Sarcomas (derived from the Greek word meaning ‘fleshy growth’) are malignant tumours of the tissues that connect, support, or surround other structures and organs of the body. Examples include: muscles, tendons, fibrous tissues, fat, blood vessels, nerves, and synovial tissues (tissues around joints)
The most common soft tissue sarcoma is rhabdomyosarcoma, developing from muscle or fibrous tissue. Other types of soft tissue sarcomas that affect children are:
- Liposarcoma (originating in fat tissue)
- Synovial sarcoma (originating in synovial tissue, including linings of joint cavities and tendon sheaths)
- Fibrosarcoma (originating in fibrous tissue)

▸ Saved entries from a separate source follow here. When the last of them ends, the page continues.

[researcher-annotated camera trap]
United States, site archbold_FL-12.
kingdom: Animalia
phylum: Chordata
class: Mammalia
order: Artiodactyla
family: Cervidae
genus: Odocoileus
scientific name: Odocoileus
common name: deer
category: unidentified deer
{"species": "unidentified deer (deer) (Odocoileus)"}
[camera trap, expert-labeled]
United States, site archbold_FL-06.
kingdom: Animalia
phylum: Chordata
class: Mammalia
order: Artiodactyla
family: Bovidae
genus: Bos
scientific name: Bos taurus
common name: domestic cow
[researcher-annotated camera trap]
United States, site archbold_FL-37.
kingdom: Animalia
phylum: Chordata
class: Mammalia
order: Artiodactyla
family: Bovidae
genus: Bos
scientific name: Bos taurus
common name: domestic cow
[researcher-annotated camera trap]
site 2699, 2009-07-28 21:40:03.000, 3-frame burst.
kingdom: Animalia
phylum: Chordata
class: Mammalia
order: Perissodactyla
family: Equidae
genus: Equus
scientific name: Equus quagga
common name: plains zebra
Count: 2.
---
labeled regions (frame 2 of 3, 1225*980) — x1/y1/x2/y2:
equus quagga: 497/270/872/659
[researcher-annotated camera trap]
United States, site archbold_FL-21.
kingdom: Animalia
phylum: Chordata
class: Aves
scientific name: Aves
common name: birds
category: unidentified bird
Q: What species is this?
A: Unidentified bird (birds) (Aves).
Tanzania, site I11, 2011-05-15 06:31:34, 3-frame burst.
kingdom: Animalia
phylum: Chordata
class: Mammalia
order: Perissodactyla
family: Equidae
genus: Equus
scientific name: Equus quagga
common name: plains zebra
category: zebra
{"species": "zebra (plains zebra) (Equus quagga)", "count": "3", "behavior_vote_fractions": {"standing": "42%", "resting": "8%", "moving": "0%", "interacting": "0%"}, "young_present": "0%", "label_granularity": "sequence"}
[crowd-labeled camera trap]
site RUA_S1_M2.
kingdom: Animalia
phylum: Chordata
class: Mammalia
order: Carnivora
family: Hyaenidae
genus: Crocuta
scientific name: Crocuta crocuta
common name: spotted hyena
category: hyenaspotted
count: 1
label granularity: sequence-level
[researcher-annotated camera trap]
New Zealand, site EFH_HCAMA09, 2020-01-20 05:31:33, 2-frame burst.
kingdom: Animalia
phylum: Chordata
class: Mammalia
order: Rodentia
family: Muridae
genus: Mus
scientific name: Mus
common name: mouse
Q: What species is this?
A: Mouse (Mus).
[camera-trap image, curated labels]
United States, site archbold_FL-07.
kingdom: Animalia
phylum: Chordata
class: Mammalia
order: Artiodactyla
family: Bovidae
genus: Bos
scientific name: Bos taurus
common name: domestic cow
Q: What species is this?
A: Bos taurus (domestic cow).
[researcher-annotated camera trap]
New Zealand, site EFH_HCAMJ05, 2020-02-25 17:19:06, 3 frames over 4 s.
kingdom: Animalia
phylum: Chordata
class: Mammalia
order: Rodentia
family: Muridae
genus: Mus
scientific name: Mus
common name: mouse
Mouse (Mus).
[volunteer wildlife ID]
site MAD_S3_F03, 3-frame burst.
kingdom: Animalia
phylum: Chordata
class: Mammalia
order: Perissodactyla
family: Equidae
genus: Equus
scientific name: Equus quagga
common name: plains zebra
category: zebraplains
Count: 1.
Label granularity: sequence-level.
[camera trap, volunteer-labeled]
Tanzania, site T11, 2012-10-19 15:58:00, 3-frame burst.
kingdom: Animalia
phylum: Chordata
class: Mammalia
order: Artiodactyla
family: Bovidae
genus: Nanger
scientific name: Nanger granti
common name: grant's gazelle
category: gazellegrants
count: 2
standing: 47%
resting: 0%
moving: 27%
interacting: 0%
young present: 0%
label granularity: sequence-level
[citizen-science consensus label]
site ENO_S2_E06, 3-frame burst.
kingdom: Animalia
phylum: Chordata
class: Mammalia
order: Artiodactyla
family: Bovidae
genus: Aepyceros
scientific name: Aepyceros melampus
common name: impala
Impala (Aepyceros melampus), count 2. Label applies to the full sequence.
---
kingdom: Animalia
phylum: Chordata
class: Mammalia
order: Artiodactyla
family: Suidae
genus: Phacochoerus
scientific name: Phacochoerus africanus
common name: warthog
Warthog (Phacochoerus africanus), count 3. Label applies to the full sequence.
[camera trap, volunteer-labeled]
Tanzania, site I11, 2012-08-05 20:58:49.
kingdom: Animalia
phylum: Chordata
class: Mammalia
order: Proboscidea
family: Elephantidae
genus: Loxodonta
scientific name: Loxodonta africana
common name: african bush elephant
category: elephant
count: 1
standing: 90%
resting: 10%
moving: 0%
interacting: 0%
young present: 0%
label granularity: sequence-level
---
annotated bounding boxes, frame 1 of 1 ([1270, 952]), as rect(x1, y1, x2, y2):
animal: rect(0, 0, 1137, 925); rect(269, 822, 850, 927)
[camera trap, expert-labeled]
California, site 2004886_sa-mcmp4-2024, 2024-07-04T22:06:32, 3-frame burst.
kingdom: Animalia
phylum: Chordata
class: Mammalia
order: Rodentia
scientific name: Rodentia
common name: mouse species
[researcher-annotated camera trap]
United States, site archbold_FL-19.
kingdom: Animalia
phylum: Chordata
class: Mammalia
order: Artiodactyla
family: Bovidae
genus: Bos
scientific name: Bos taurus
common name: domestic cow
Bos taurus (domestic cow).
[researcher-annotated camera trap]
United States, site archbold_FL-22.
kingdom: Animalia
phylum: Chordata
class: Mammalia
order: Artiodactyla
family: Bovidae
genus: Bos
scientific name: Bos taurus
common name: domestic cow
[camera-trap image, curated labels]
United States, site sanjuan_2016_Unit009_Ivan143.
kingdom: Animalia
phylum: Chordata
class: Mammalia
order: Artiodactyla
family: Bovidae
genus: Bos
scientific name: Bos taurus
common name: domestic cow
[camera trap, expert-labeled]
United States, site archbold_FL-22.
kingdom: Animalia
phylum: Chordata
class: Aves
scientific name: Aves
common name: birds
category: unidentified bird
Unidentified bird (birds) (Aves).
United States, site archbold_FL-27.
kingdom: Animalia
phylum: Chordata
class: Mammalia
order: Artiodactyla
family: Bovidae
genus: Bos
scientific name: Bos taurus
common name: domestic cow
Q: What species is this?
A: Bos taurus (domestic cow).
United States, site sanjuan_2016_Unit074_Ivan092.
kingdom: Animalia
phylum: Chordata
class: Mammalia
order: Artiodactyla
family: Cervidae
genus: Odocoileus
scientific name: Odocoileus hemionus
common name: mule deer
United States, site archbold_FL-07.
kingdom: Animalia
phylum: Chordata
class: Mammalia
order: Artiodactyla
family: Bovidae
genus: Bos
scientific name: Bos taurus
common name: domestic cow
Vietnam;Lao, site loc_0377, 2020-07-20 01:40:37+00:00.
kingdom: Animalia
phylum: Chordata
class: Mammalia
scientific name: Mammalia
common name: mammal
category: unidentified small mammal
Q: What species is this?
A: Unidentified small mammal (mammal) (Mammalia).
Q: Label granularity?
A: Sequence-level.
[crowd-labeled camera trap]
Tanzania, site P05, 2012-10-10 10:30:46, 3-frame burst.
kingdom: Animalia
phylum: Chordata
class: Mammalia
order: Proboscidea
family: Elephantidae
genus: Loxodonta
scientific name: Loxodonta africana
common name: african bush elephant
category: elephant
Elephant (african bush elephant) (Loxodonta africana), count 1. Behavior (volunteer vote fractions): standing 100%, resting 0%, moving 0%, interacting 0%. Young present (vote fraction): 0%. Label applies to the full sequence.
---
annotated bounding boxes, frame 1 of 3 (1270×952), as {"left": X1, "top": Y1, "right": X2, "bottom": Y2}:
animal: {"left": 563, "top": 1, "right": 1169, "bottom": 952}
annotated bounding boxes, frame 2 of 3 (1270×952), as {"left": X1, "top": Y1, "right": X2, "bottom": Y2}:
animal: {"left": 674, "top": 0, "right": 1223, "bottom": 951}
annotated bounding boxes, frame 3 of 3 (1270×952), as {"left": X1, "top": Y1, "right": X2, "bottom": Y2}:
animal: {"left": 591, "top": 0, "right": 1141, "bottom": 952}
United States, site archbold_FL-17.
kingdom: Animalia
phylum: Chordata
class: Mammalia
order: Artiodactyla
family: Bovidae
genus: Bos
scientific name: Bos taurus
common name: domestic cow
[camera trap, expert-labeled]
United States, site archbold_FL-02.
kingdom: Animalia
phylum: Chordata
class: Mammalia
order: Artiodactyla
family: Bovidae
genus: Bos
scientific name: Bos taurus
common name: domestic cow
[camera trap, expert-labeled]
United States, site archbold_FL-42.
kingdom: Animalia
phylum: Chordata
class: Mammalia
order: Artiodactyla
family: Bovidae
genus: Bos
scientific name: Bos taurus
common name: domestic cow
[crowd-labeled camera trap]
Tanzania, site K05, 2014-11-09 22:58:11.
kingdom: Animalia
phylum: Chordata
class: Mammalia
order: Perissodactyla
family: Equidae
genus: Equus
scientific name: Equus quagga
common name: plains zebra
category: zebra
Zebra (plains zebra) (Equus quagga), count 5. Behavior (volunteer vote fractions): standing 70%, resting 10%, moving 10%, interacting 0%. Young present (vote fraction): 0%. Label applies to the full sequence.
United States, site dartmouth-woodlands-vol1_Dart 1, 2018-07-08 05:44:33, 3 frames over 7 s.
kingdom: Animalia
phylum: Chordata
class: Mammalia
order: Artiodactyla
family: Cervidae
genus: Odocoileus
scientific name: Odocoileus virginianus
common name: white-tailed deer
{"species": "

The highest peak incidence of sarcomas is in the first few years of life.
Signs and Symptoms
The signs at presentation of rhabdomyosarcoma are dependent on the tumour’s primary site of origin. The most common sites of origin are head and neck, and genitourinary. The most common head and neck symptoms are:
- Proptosis (forwardly displaced or ‘bulging’ eye)
- Nasal obstruction
- Blood stained nasal discharge.
The common genitourinary (bladder or testes) symptoms are:
- Dysuria (painful or difficult urination)
- Urinary obstruction
- Blood stained vaginal discharge.
The most common test to diagnose rhabdomyosarcoma is a biopsy (usually undertaken under general anaesthetic in children). A range of further tests (including CT and MRI scan, X-ray, and blood and bone marrow tests) may be undertaken to ascertain the exact position, size and stage of the cancer.
Treatment depends on the site, size and extent of the disease. Surgery may be the first option, with additional chemotherapy or radiotherapy. In the majority of cases aggressive chemotherapy is required.
Overall cure rates are approximately 60%, although this is dependent on size and spread at presentation. Metastatic disease (characteristically of the lung, liver, bone or bone marrow) present in about 15% of patients, is associated with a poor prognosis.